Thursday, August 11, 2011
Exhibit Hall 3, Austin Convention Center
Aldo Compagnoni, Ecology and Evolutionary Biology, Rice University, Houston, TX and Peter B. Adler, Department of Wildland Resources and the Ecology Center, Utah State University, Logan, UT
Background/Question/Methods

Cheatgrass (Bromus tectorum) may be the greatest threat to the sagebrush steppe ecosystems of the Intermountain West. At present, cheatgrass invasions are more severe in warm, dry, low elevation sites than in colder and wetter high elevation sites.

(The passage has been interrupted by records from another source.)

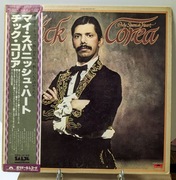 Chick Corea – My Spanish Heart Japan OBI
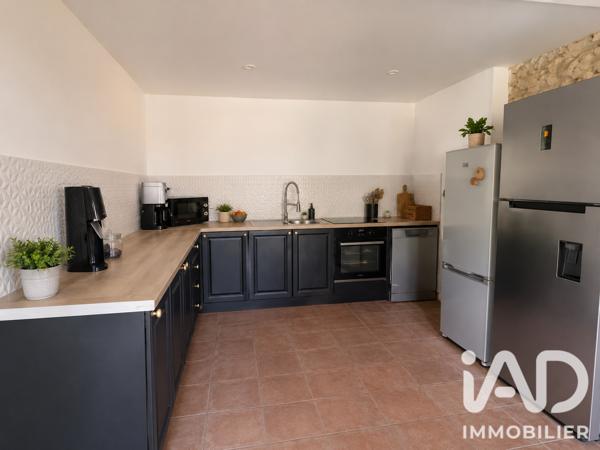 Maison à vendre 5 pièces 197 m² Brissac Loire Aubance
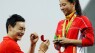 WATCH: Proposal by the Olympics poolside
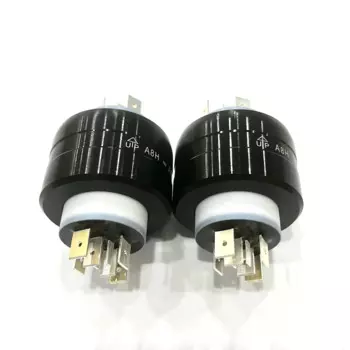 8-канальный Поворотный Шарнир YHX Times в кабельной катушке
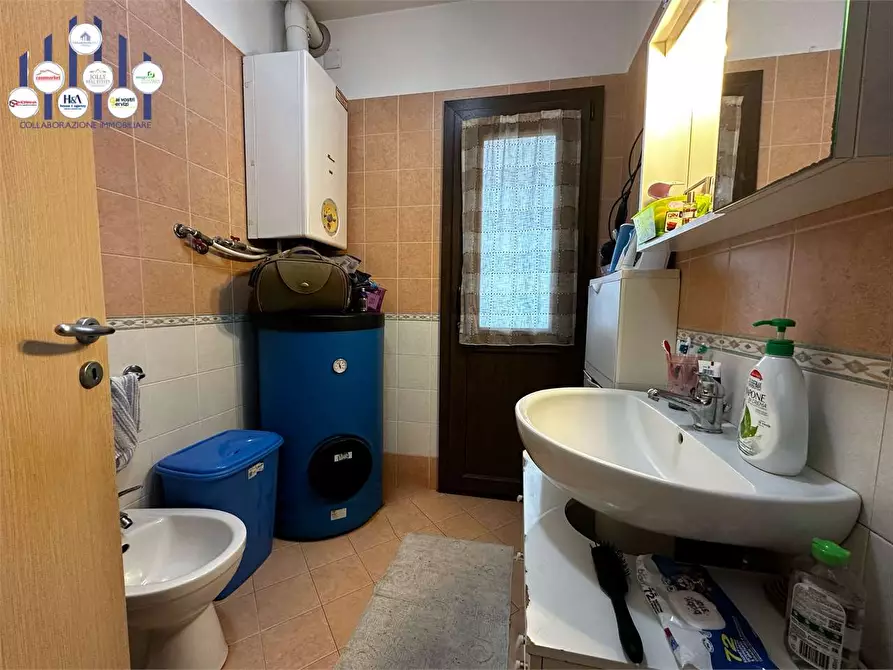 Immagine 14 di Villa in vendita  in Via Del Pellicano a Siracusa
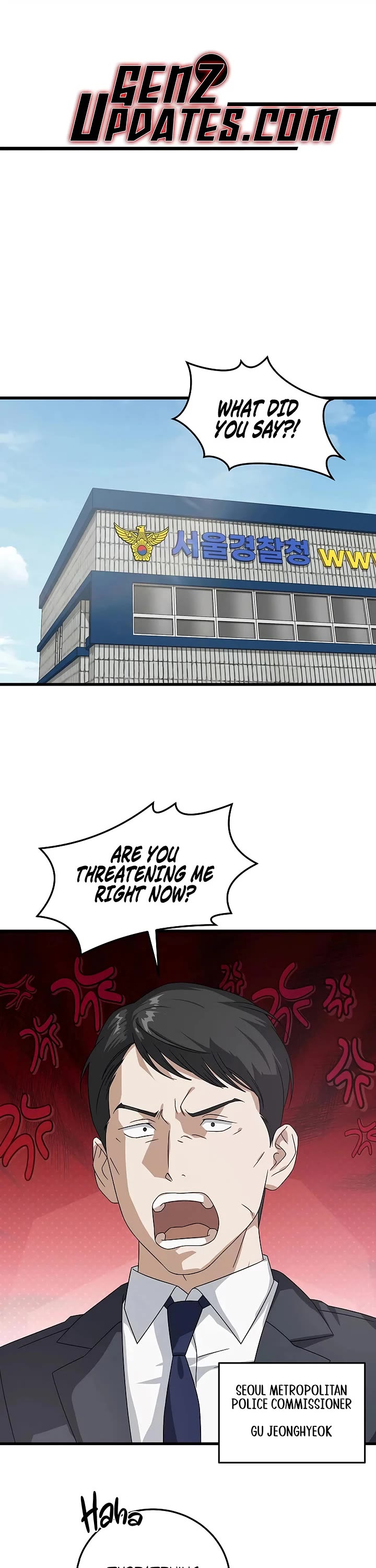 This Is The Law chapter 170 page 1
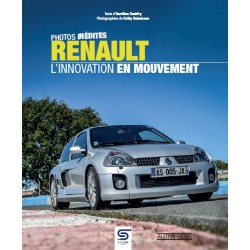 RENAULT - L'INNOVATION EN MOUVEMENT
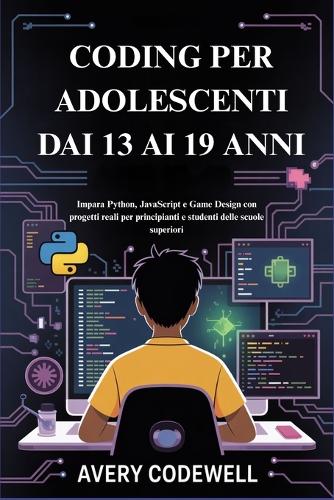 Coding Per Adolescenti Dai 13 AI 19 Anni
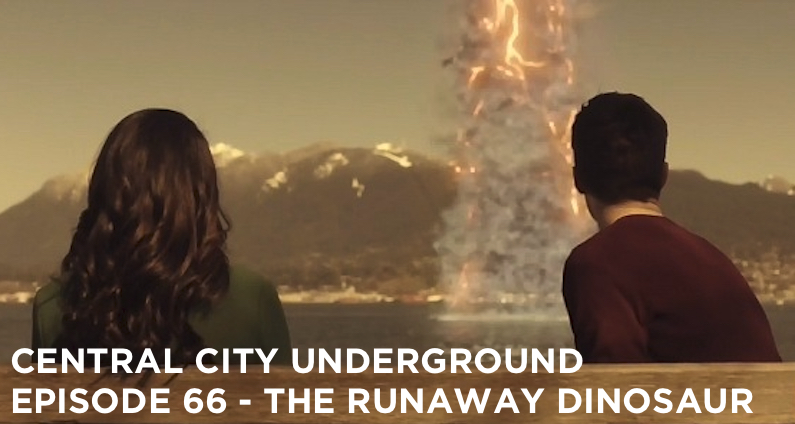 CCU 66 – S2 E21 – The Runaway Dinosaur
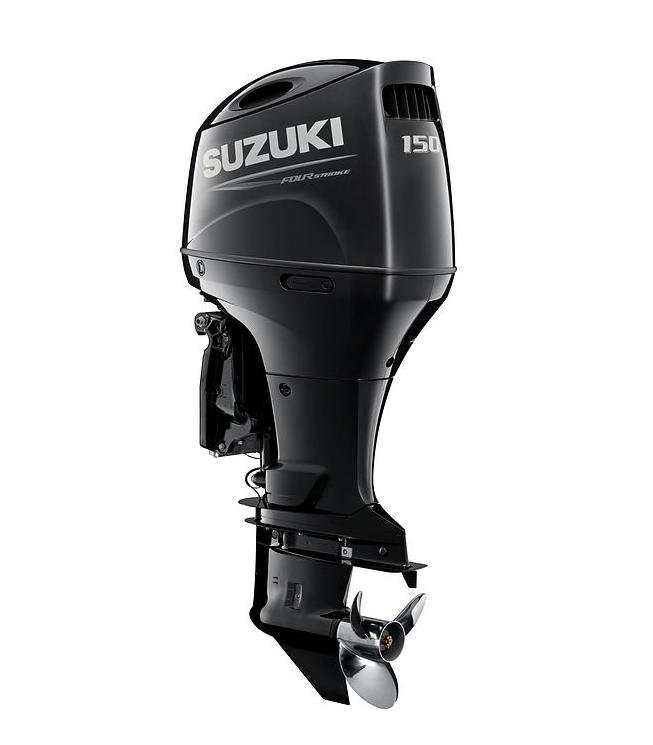 Лодочный мотор Suzuki DF150AZX в Рыбинске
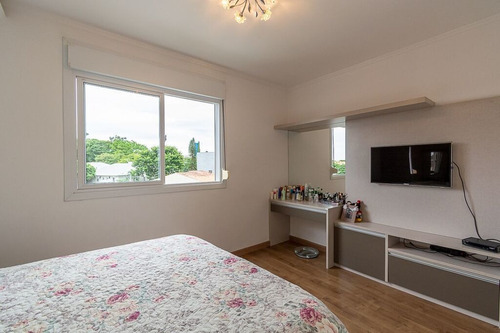 Imagem 11 de 29 de Apartamento À Venda No Bairro Nossa Senhora Das Graças - Canoas/rs - O-27750-45201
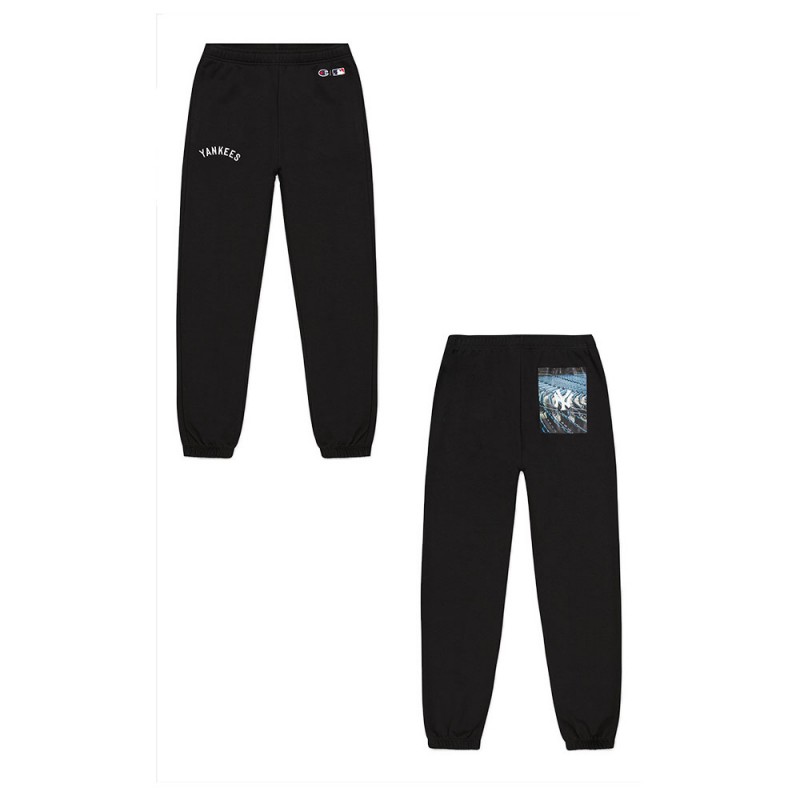 Pantaloni champion donna argento on sale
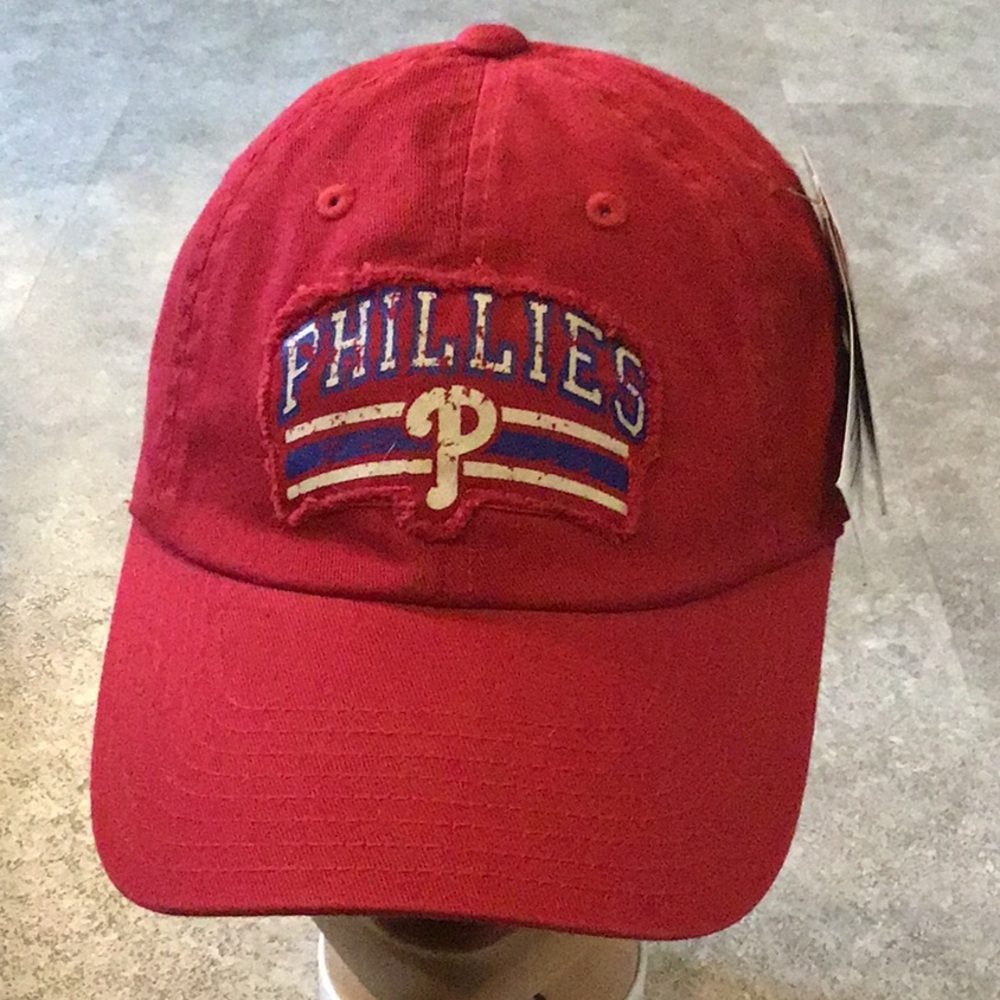 Philadelphia Phillies baseball cap hat new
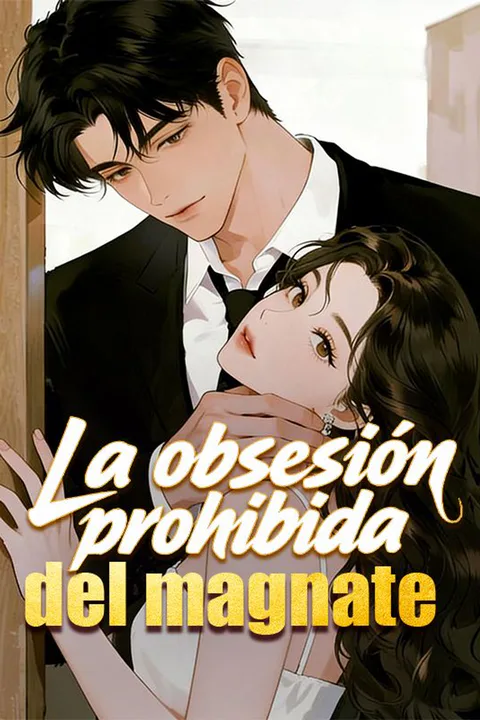 Póster de La obsesión prohibida del magnate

However, the temperature increases predicted for the 21st century could increase the success of cheatgrass at higher elevations, impacting additional native communities and further hindering restoration projects. We conducted a warming experiment across an elevation gradient in northern Utah to test the role of temperature limitation, competition from neighboring vegetation and seed provenance in limiting cheatgrass invasion at high elevations. Two sites were located at 4800ft of elevation, one at 5700ft. At each site, two levels of a warming treatment (control and warming) were crossed with a neighbor removal treatment with two levels (control and removal of all vegetation). Each plot contained three subplots which were planted with seeds collected at each one of the three sites. Warming was achieved installing Open Top Chambers and neighboring vegetation was removed with glyphosate.

Results/Conclusions

Warming had a significant positive effect on cheatgrass population growth at all sites, but at the lowest sites there was a significant Warming x Removal interaction. Removal had a  significant positive effect at all three sites while seed provenance had a significant effect at only one site. The positive effect of warming at all sites suggests that cheatgrass is temperature limited at both high and low elevations. However, one of the two significant Warming x Removal interactions resulted from neighboring vegetation offsetting the positive effects of warming, indicating that cheatgrass response to warming can be mediated by competition in certain conditions. Last, the similar performance of different seed provenances might occur because cheatgrass populations evolved in response to limitations other than temperature, or because genetic differentiation among our populations was not large enough to produce detectable differences.